Cuando no soy sensible en mi trato, ni me pongo en su lugar. ¡Es tan fácil
desanimar a otros en medio de la batalla! Desaconsejo que hagan lo que yo no
puedo hacer. Porque creo que no podrán. Dudo de sus posibilidades. Los
desanimo. Se me olvida a veces agradecer lo que hacen por mí. Y exijo actitudes
y cambios en los demás sin pensar qué es lo que realmente necesitan. Dejo de
cuidar a los que Dios me ha confiado. No los cuido con mis palabras y gestos. Y
otras veces hablo más de la cuenta. Critico a los ausentes. Juzgo sus vidas.
Haciendo afirmaciones que dañan su fama. ¡Qué fácil es hundir la
fama de alguien con palabras hirientes! Comentarios fuera de lugar. Vierto
sospechas infundadas. O hago comentarios jocosos desacreditándolos. Dice el
Papa Francisco en Amoris Laetitia: «Detenerse a dañar la imagen del otro es un
modo de reforzar la propia, de descargar los rencores y envidias sin importar
el daño que causemos. Muchas veces se olvida que la difamación puede ser un
gran pecado, una seria ofensa a Dios, cuando afecta gravemente la buena fama de
los demás, ocasionándoles daños muy difíciles de reparar. El amor cuida la
imagen de los demás, con una delicadeza que lleva a preservar incluso la buena
fama de los enemigos». Hablo mal de otros para quedar yo mejor, por encima.

**Material proporcionado**
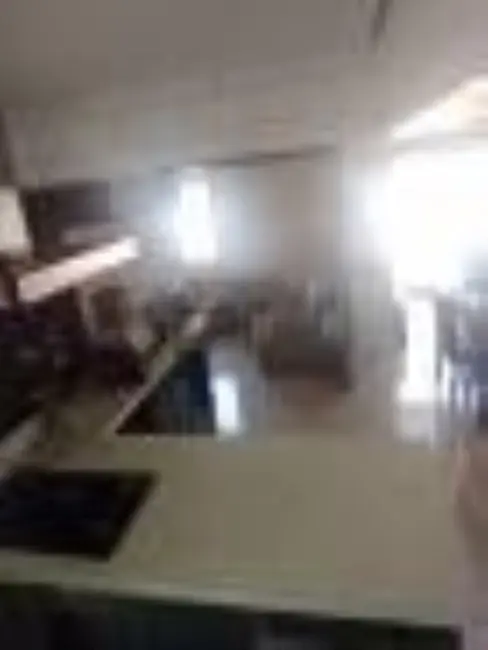 Apartamento com 2 quartos à venda, 65m2 em Ipiranga, São Paulo - SP - imagem 7 Foto 7 de Apartamento com 2 quartos à venda, 65m2 em Ipiranga, São Paulo - SP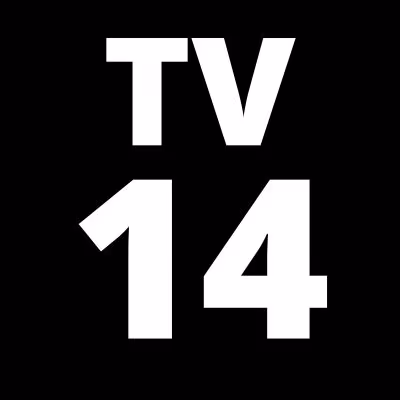 TV 14 Meaning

**Tarea asignada**
Traduce al inglés esta oración del fragmento sobre hablar mal de los demás: «¡Es tan fácil desanimar a otros en medio de la batalla!» No es necesario consultar los datos.

**Resultado obtenido**
It is so easy to discourage others in the middle of the battle!